Remember: Exercise should help you feel better. If it makes you feel worse — or injures you — you’re doing something wrong. And if a muscle or joint pain lasts longer than a few days — or if your gut tells you that something’s just not right — see a doctor immediately.

 

2. Don’t Let Your Knees Collapse in

knee collapse

When you squat, lunge, deadlift, or perform any exercise where you flex your knees under load, watch your knees carefully. At no point should they buckle inward towards your center line. This action is very hard on the knee joints, and if you do it frequently while using big weights, your knees will start complaining — loudly.

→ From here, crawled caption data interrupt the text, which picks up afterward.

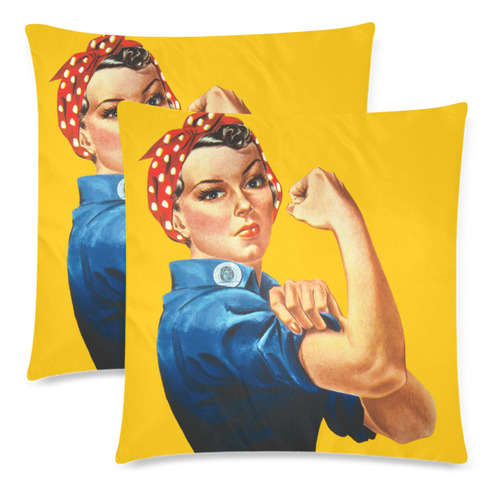 Pillows 18 x 18 Zippered We Can Do It by Tell3People Custom Zippered Pillow Cases 18"x 18" (Twin Sides) (Set of 2)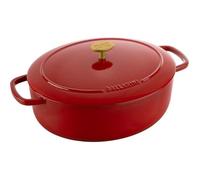 Ballarini Bellamonte Oval Cast Iron Pot - 4.5ltr, Red
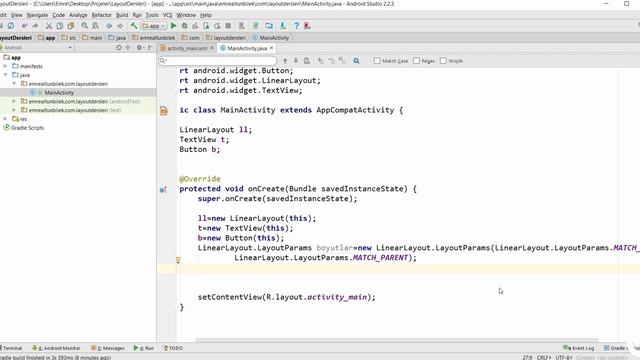 20 Java ile Linear Layout Oluşturmak | Android 7 Nougat Temel Eğitim Seti смотреть онлайн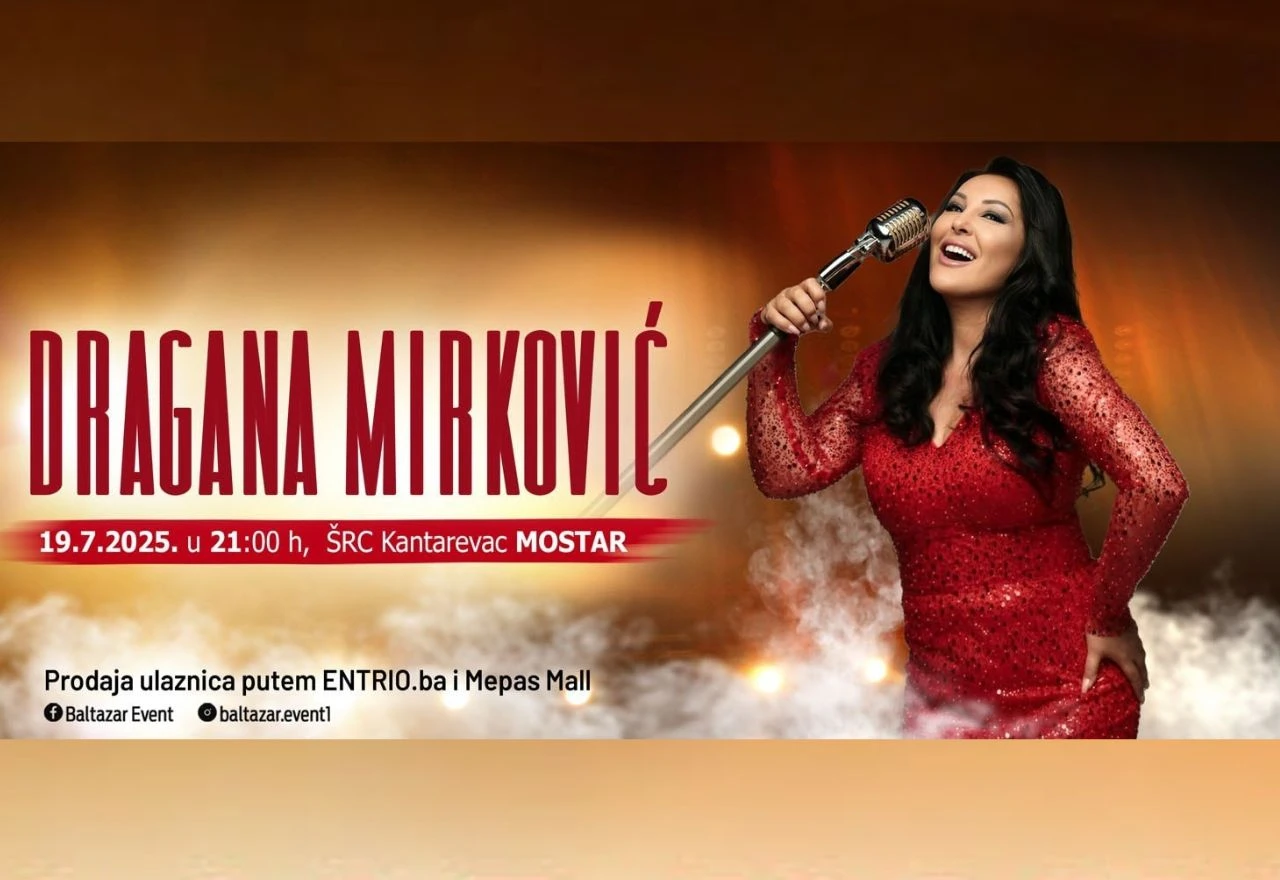 Mostar spreman za koncert Dragane Mirković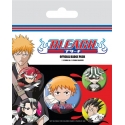 Bleach - Pack 5 badges Chibi Characters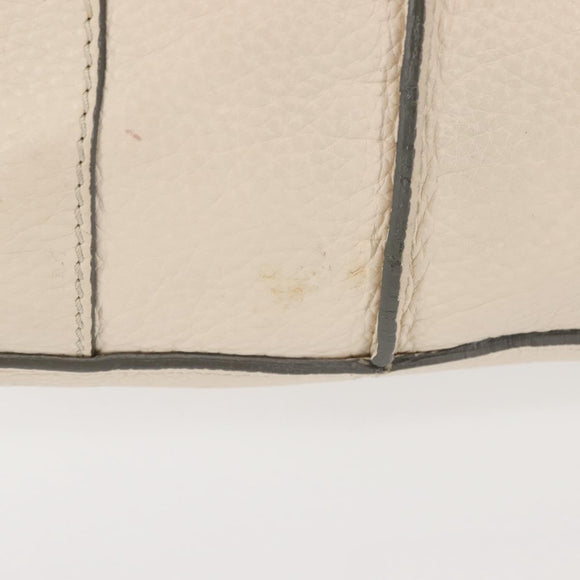 Chloe Paddington Shoulder Bag Leather Beige Gold Auth BA5990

In some cases, thoroughly warming up your glutes, hips, and legs before heavy lower-body moves will help prevent this. But if your knees collapse inward, even after you take these precautions, use less weight — or choose a different exercise altogether.

 

3. Don’t Round Your Back Under Load

don't round your back under load

Your spine evolved to bend, flex, and rotate in all directions. And when you warm up, stretch, and live your life, your spine is very happy doing its sinuous, snake-like thing. But when it’s loaded — when you perform deadlifts, lunges, rows, and weighted squats, for example — it’s a different story.

Bending and twisting under load make your back exponentially more vulnerable to injury. So when you’re carrying weight of any kind — a barbell, a kettlebell, a sandbag, or a two-year-old — keep your lower back in a natural arch. You’ll protect your discs and keep your spine healthy for decades to come.

 

4. Don’t Jut Your Head Forward

don't jut your head forward -- Never do things with your body

It’s a common sight in the gym: People curling, pressing, rowing, or lateral raising while pushing their head forward like they’re trying to read the license plate on a distant bumper. Don’t let this be you. Keep your head and neck aligned with your spine — even when you’re working at close to your limit.

One cue for this is to make a double chin, that action retracts your head into a neutral position on top of your spine.

 

5. Don’t Place Undue Strain on Your Shoulders

don't strain your shoulders needlessly -- never do these things with your body

Your shoulders are your most mobile joints — which is useful for reaching into the back seat of your car. That mobility, however, also makes them vulnerable to injury.

In general, the closer your elbows stay to your sides as you move, the safer your shoulders will be. Think of raising your arms forward in parallel arcs. That’s the safest angle.

  • So when you bench press with a barbell or perform pushups, your upper arms should form about a 45-degree angle to your torso.
  • When you overhead press with a barbell, keep your grip just outside shoulder width, and press with your elbows moving forward, not out to the side.
  • Same with performing rows or pulldowns: A narrower underhand or parallel grip works best for shoulder health.

In general, dumbbells, which allow your shoulders to find their own comfortable path, are preferable to barbells, which lock your arms into moving symmetrically.

Shoulders feel fine in other positions and you like barbells and feel fine when you lift them? Go ahead and experiment. But when something starts to bother your shoulders, default back to that arms-in, narrow-grip position — ideally with dumbbells.

Lastly, a reminder: Listen to your body. Some exercise variations explicitly ask you to violate one or more of these rules: weighted sit-ups, upright rows, and wide-grip pulldowns are just a few examples. With those moves, be particularly sensitive to any joint discomfort that may crop up.

And remember, it’s your workout. No trainer knows exactly what you’re feeling when you exercise. So listen to your body. And if it hurts, skip it.